An Illinois paramedic is being hailed as a hero after he jumped into frigid water and swam to an SUV partially submerged in a lake and managed to save an unconscious baby floating inside that he initially mistook for a doll.
Todd Zobrist, who has been working as a paramedic with the Highland Fire Department for eight years, realized he didn’t have time to wait for fellow rescuers with wetsuits and a boat so he jumped into the lake, found the 3-month-old in the dark and performed CPR on the roof of the vehicle before swimming back to shore carrying the infant above him, he told PEOPLE.
“One little thing that went wrong may have been a totally different outcome,” said Zobrist, who suffered hypothermia during the rescue. “I don’t know how much longer that baby could have been floating on top of that water before he no longer could have been revived.”
The early-morning rescue of the baby on Thursday came amid a day of tragedy for his family: the baby’s father, Justin Campbell, was found dead in a burned house with a gunshot wound to the head and the lifeless body of his mother, Cristy Campbell, was pulled from the same lake where the baby was found hours after his rescue. A gun was found in her SUV but it is unknown at this time if it is the same one used in the shooting, authorities told the Associated Press.
The baby’s six brothers and sisters, aged 4 to 14 years old, managed to escape the burning house in nearby Glen Carbon, Illinois, and were not physically injured, according to the St. Louis Post-Dispatch.
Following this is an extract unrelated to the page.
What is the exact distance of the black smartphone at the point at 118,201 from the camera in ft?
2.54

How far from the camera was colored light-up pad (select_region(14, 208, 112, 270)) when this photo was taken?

Cristy, 32, and Justin Cambell, 37, divorced in 2013 after a reportedly tumultuous marriage that included allegations of domestic violence, according to the Bellville News-Democrat. Police had been called to the home about 50 times for a variety of reasons, according to the Post-Dispatch.
Officials say the sequence of events that lead to their deaths began sometime before 4:50 a.m. Thursday when an SUV was spotted leaving the home where Cristy lived with her seven kids as well as her ex-husband, said Capt. Mike Dixon of the Madison County Sheriff’s Department. According to multiple reports, flames could be seen consuming the home shortly after the SUV left and then several children ran outside. Justin’s body was later found inside.
According to the Gazette, a witness reportedly saw an SUV drive down a hill and into Silver Lake, located about 16 miles away from the house, at 5:30 a.m. Cristy’s body was later found about 11:15 a.m.
Zobrist told PEOPLE that when he and his partner, Ty Barr, arrived at the lake they spotted the SUV in about 5 feet of water and partially submerged, with water coming up to the middle of the windshield. It was about 29 degrees outside and 45 degrees in the water when he jumped in after quickly shedding his shirt, sweatshirt socks and boots, he said.
Halfway there, “I thought to myself, ‘This is a terrible decision and I need to just turn around and go back to the dock because I’m going to get myself in a lot of trouble,’ ” said Zobrist. But, he said, “I was already wet, I was already cold,” so he continued.
Poking his head in though the driver’s side window, he spotted what he at first thought was a doll floating between the second and third rows of the SUV in water that would have been about chin-high on a driver, he said.
“It looked like two feet and two hands,” he said. He grabbed the leg of what turned out to be the baby, who was floating face up but unconscious with about 10 inches of an air pocket above him. Zobrist pulled the baby out of the window and on top of the SUV, where he began chest compressions and rescue breathing, he says. After a moment, the baby coughed out some water.
Though Zobrist dreaded going back into the water to get to shore — “I’m freezing. I’m absolutely in pain all over, muscles freezing up, not wanting to work,” — he said there was no time to wait for additional help or equipment. “The baby was in severe danger,” he said. “He needed to be warmed up immediately.”
So Zobrist plunged back in and did a backstroke with the baby cradled in one hand above the surface of the water until he could stand and walk the rest of the way. The baby was taken to the hospital, where he was treated and later released. All seven children have now been placed with relatives, a spokeswoman with the Illinois Department of Children and Family Services tells PEOPLE.
Zobrist was treated for hypothermia and released from the hospital.
Highland EMS Chief Brian Wilson said Zobrist was a hero. “He definitely saved the child’s life,” he said.